Our hearts are heavy.


It’s interesting to observe how people deal with death and dying. 
My brother would have been somewhat amused to observe this delicate ballet of personalities and idiosyncrasies in play. Each has busied himself with some perfunctory task to busy the hands and numb the mind while our spirits process what has happened. 


Taking the trash to a dumpster…laying out on the counter rows of coffee mugs…or walking a circuit through the house with an infant…there's a lawn mower droning somewhere on the property in an exhibition of lawn maintenance grief therapy; all necessary things to do to distract from the sadness at hand.


We look at life and death in two-dimensions. 
It’s an either-or-equation: you are either dead or alive, by most estimates. We lose sight of the fact that we actually continue to exist on a different plane, even if our physical bodies do not. The sadness we experienced upon the death of a loved one is because of our lack of perspective on the event.


While I am profoundly saddened at the death of my brother, I heartened by three articles of faith which have sustained me through this dark passage in my life: My brother passed quickly, and did not suffer long; he is living on another plane without pain or sadness; I will see him again. I cannot conceive of having to deal with death under any other conditions.


King David was criticized by his friends when, upon the death of the son he produced with Bathsheba, he got out of his bed and cleaned up to pick up living his life. He told his detractors, in effect, ‘my son is gone, and he cannot come to me; I will go to him.’ (2 Samuel 12:23). 
David had the right perspective.


The 19th Century evangelist, C. H. Spurgeon, wrote about this tug-of-war of wills between men and immortals, expressing it as an argument: Who are we to dispute against a Higher Power the way things work? Is our sadness an expression of our selfishness, or a lack of faith in outcomes?

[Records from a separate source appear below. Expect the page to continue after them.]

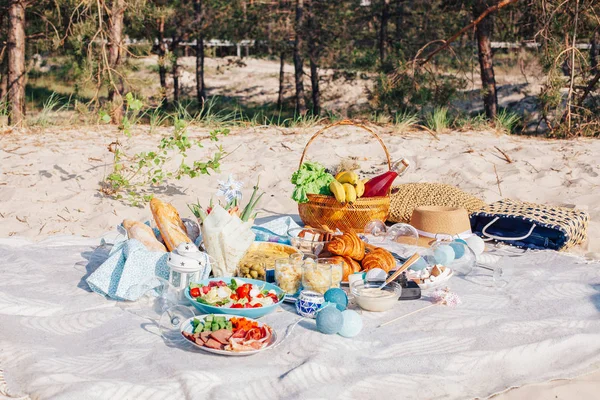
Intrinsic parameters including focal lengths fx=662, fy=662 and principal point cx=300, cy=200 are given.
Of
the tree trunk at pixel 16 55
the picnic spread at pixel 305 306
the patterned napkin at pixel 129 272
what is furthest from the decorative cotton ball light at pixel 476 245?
the tree trunk at pixel 16 55

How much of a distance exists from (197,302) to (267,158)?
3686 millimetres

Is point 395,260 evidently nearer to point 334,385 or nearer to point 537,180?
point 334,385

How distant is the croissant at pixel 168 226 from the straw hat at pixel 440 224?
64.0 inches

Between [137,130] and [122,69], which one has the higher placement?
[122,69]

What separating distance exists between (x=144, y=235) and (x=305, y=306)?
1189 mm

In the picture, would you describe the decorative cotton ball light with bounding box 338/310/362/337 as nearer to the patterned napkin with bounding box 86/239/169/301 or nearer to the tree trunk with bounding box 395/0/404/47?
the patterned napkin with bounding box 86/239/169/301

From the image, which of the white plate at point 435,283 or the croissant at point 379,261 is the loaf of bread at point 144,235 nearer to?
the croissant at point 379,261

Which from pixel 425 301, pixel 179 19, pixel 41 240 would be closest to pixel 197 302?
pixel 425 301

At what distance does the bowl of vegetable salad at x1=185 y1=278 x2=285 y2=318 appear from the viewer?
3.20 metres

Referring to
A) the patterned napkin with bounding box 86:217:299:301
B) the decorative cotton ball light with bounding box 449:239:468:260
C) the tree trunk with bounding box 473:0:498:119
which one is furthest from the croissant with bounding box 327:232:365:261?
the tree trunk with bounding box 473:0:498:119

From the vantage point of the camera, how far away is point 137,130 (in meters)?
7.70

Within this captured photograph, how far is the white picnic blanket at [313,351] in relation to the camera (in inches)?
105

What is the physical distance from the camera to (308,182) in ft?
15.5

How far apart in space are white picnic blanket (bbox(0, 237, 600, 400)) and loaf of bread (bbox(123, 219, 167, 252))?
1.42ft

Would we rather that my brother remained with us, suffering in his cancer-ridden body, just so he could be near us? 


I take immense comfort in knowing, on this morning of his final interment, that he is no longer suffering, he’s no longer restlessly pacing, no more does he raise up in the middle of the night expressing frustration over some unsolved problem toying with his brain.


The Lord Jesus prayed on the way to the Garden of Gethsemane that the Father would place his Disciples with Jesus in paradise, and not on this earth, full of its pain and problems. He said, “Father, I desire that they also, whom you have given me, may be with me where I am.” (John 17:24).

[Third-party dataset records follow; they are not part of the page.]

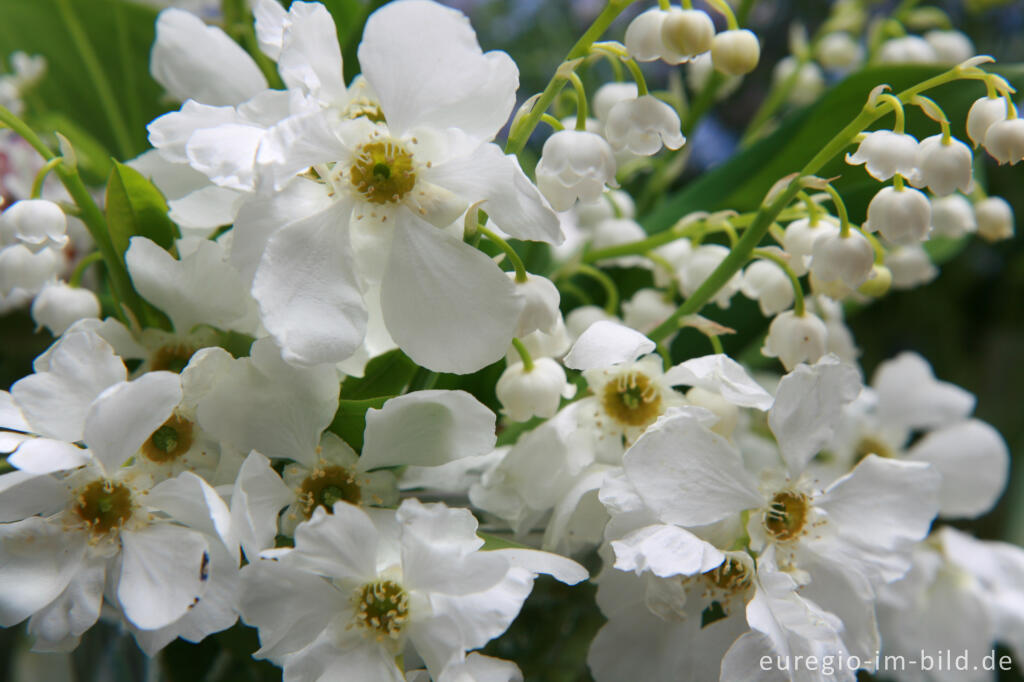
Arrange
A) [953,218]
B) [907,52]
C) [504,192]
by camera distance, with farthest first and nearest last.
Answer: [907,52] → [953,218] → [504,192]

When we wish for our loved ones to remain with us instead of making that transcendental trip to the next world, do we not put ourselves in direct opposition to the prayer of Jesus for His Disciples? Whether it’s a lack of faith in our final destination, or simple selfishness on our part, our perspective is shallow, one-dimensional. 


This morning, as the low buzz of conversation rises and falls in the next room, a shower is hissing upstairs, and those stinking Saturday morning cartoons are still chattering in the distance, I am comforted to know that Jesus’ prayer has been answered for my brother. 
He has gone to Him, and by faith I have let him go.